ICML2025
Concurrent Reinforcement Learning with Aggregated States via Randomized Least Squares Value Iteration
Yan Chen, Qinxun Bai, Yiteng Zhang, Maria Dimakopoulou, Shi Dong, Qi Sun, Zhengyuan Zhou
摘要
Designing learning agents that explore efficiently in a complex environment has been widely recognized as a fundamental challenge in reinforcement learning. While a number of works have demonstrated the effectiveness of techniques based on randomized value functions on a single agent, it remains unclear, from a theoretical point of view, whether injecting randomization can help a society of agents concurently explore an environment. The theoretical results established in this work tender an affirmative answer to this question. We adapt the concurrent learning framework to randomized least-squares value iteration (RLSVI) with aggregated state representation. We demonstrate polynomial worst-case regret bounds in both finite-and infinite-horizon environments. In both setups the per-agent regret decreases at an optimal rate of Θ 1 √ N , highlighting the advantage of concurent learning.
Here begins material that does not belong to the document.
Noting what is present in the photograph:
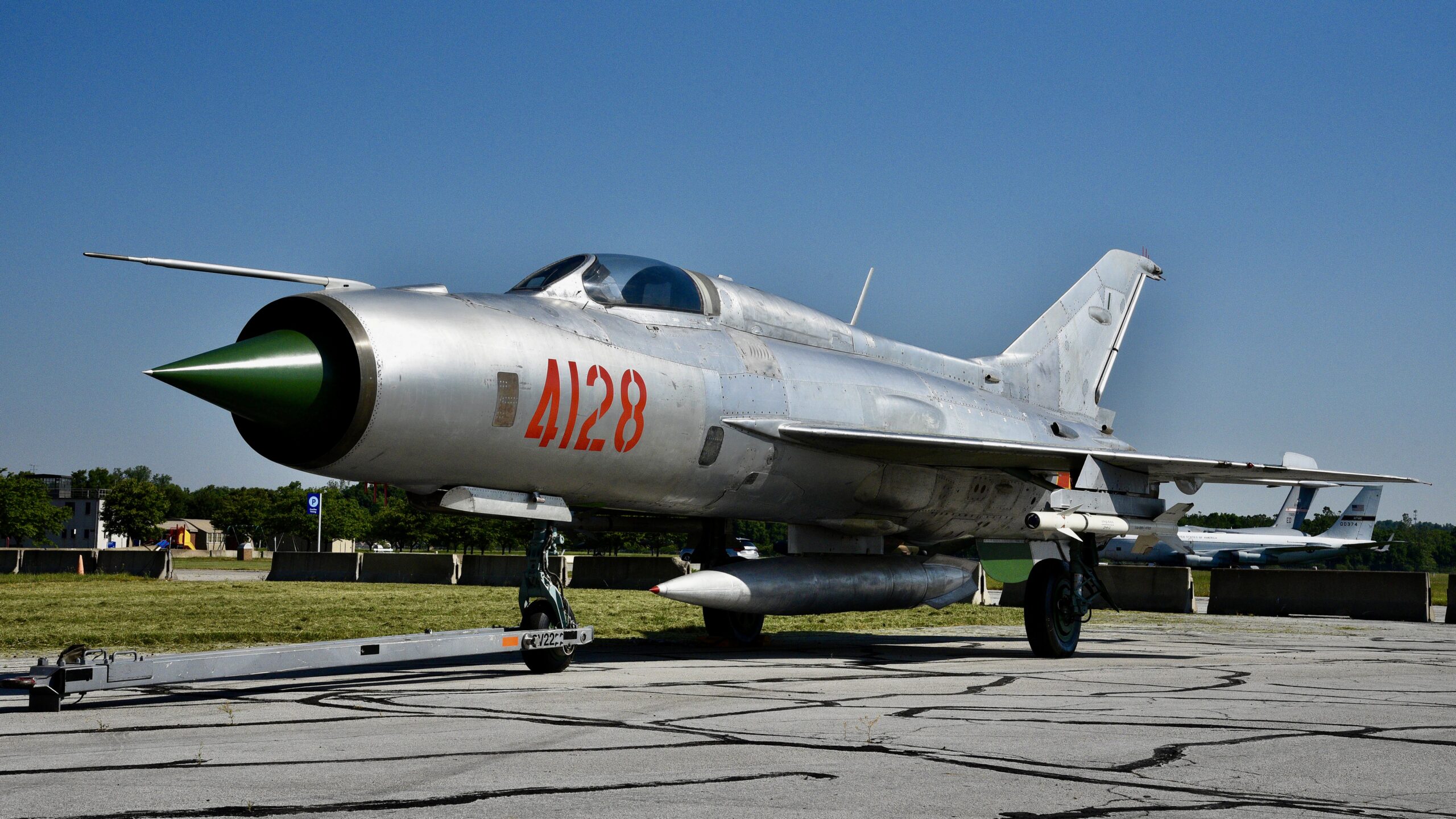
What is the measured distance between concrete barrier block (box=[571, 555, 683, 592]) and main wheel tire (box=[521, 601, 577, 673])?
18031 mm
Our algorithm exhibits significantly lower space complexity compared to (Russo, 2019) and (Agrawal et al., 2021) . We reduce the space complexity by a factor of K while incurring only a √ K increase in the worstcase regret bound, compared to (Agrawal et al., 2021; Russo, 2019) . Interestingly, our algorithm improves the worst-case regret bound of (Russo, 2019) by a factor of H 1/2 , matching the improvement in (Agrawal et al., 2021) . However, this result is achieved through a fundamentally different algorithmic enhancement and proof technique. Additionally, we conduct numerical experiments to demonstrate our theoretical findings.